begin DOCUMENT EXTRACT

= Servius Sulpicius Galba (consul 108 BC) =

Consul 108 BC

Servius Sulpicius Galba (fl. 2nd century BC) was a Roman Senator who was elected consul in 108 BC.

==Biography==
Sulpicius Galba, a member of the Patrician gens Sulpicia, was the eldest son of Servius Sulpicius Galba who was consul in 144 BC.

It has been speculated that his name was the second one recorded on a Senatus consultum that was passed in 112 BC; however, the name has been preserved only in fragments. After his election as Praetor in around 112 or 111 BC, Sulpicius Galba was appointed the governor of Hispania Ulterior, just as his father had been in 151 BC. He replaced Lucius Calpurnius Piso Frugi, who had died while serving in Spain. By 109 BC he had finished his term in office.

end DOCUMENT EXTRACT
begin SOURCE DATA

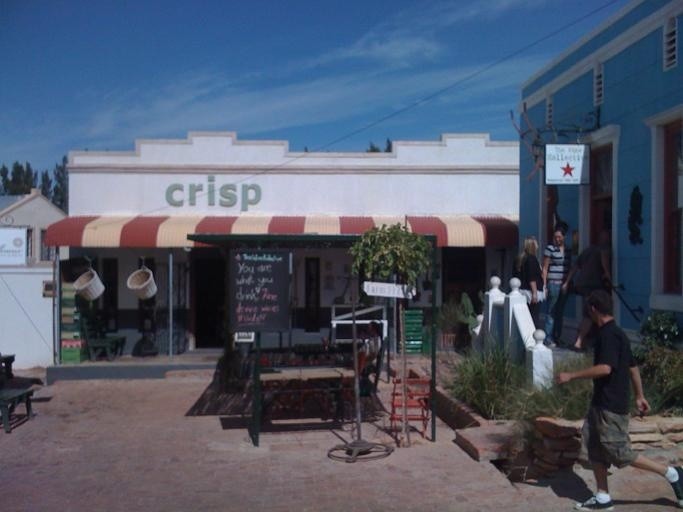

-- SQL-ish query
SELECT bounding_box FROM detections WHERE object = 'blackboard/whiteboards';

[224,247,292,332]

end SOURCE DATA

> _TASKS TO PERFORM_:
(A) Summarize the biography of Servius Sulpicius Galba in two sentences.
(B) Write the next part of the biography of Servius Sulpicius Galba, picking up after its final sentence.

> _RESPONSES_:
(A) Servius Sulpicius Galba, a patrician of the gens Sulpicia and eldest son of the consul of 144 BC, was a Roman senator elected consul in 108 BC. After his election as praetor around 112 or 111 BC, he governed Hispania Ulterior in place of Lucius Calpurnius Piso Frugi, who had died in Spain, and he had finished his term by 109 BC.

(B)
In 109 BC, Sulpicius Galba was elected consul along with Quintus (or Lucius) Hortensius. However, before they took office in 108 BC, Hortensius was prosecuted and condemned for some unknown offence. Hortensius was replaced by Marcus Aurelius Scaurus, who took office with Sulpicius Galba on 1 January 108 BC. In 100 BC, Sulpicius Galba was one of the senators who organised the defense of the Republic against the armed rebellion launched by Plebeian Tribune Lucius Appuleius Saturninus.

Sulpicius Galba probably owned large gardens south of the Aventine Hill, as well as extensive estates near Tarracina, which was the birthplace of the future Roman emperor Galba.

==Bibliography==
- Broughton, T. Robert S., The Magistrates of the Roman Republic, Vol I (1951)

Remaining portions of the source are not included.